TRY IT: Can you change "White" to "Black" throughout the stretch of lines from "1995.0006.246 A-C Hollow plane, Mark 2" through "Pañuelos Kleenex Original", keep everything else unchanged, and give back only those lines without the pictures?

RECORDED DATA:
● ● ●

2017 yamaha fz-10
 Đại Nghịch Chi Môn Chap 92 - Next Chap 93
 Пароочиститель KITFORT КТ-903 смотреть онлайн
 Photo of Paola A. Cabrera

● ● ●

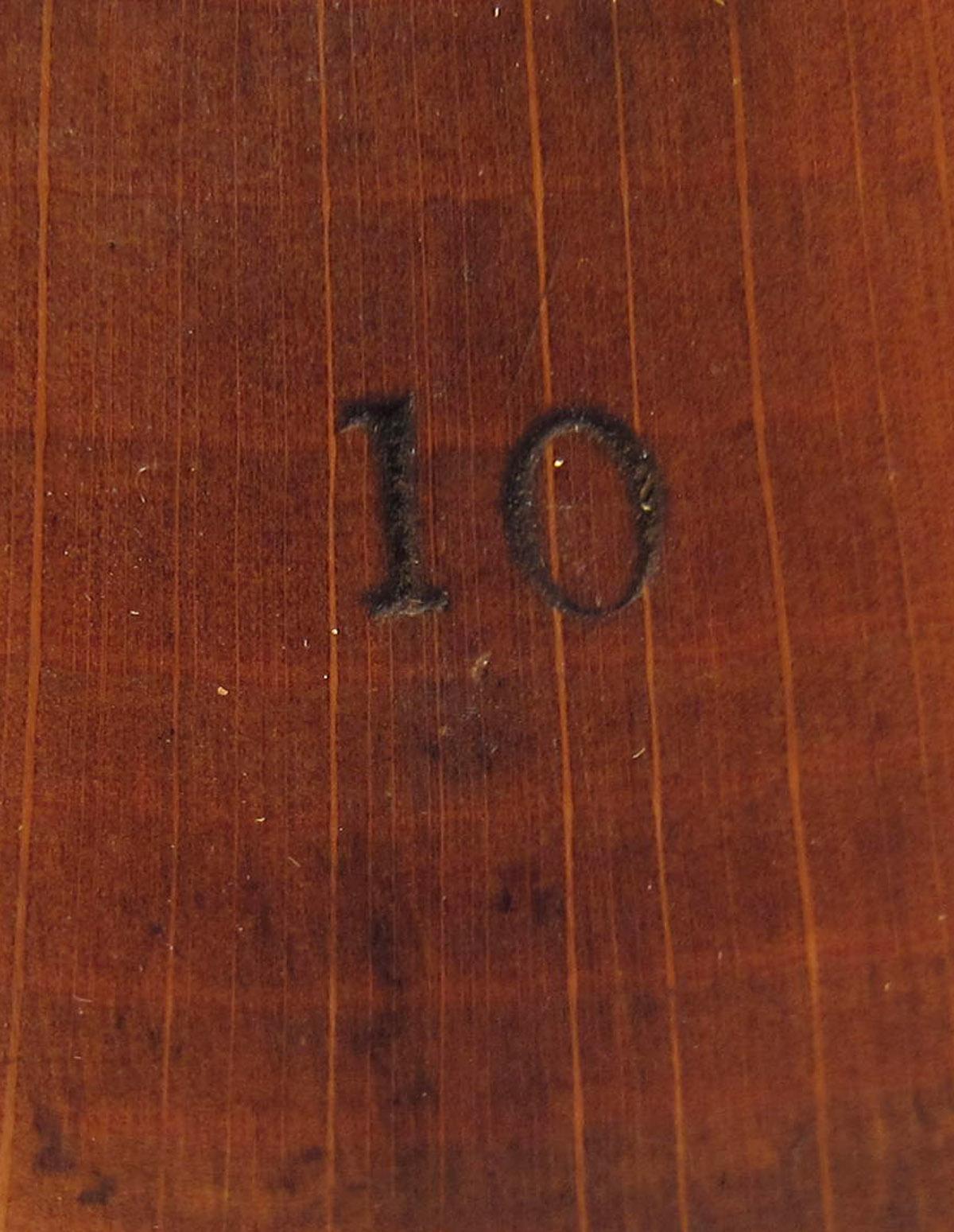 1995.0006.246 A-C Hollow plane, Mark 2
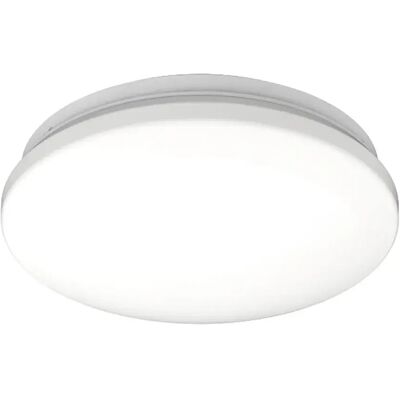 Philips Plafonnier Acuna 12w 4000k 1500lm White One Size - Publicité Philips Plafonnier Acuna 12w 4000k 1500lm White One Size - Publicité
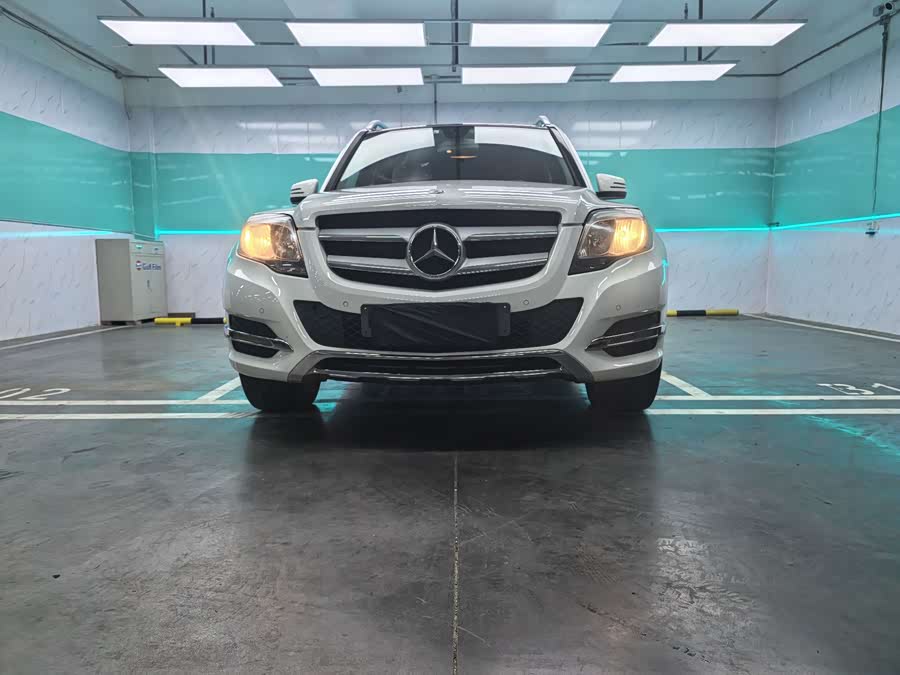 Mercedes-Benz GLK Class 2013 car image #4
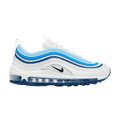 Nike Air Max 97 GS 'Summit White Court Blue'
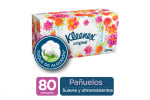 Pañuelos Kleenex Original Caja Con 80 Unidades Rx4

● ● ●

EXPECTED ANSWER:
 1995.0006.246 A-C Hollow plane, Mark 2
 Philips Plafonnier Acuna 12w 4000k 1500lm Black One Size - Publicité Philips Plafonnier Acuna 12w 4000k 1500lm Black One Size - Publicité
 Mercedes-Benz GLK Class 2013 car image #4
 Nike Air Max 97 GS 'Summit Black Court Blue'
 Pañuelos Kleenex Original Caja Con 80 Unidades Rx4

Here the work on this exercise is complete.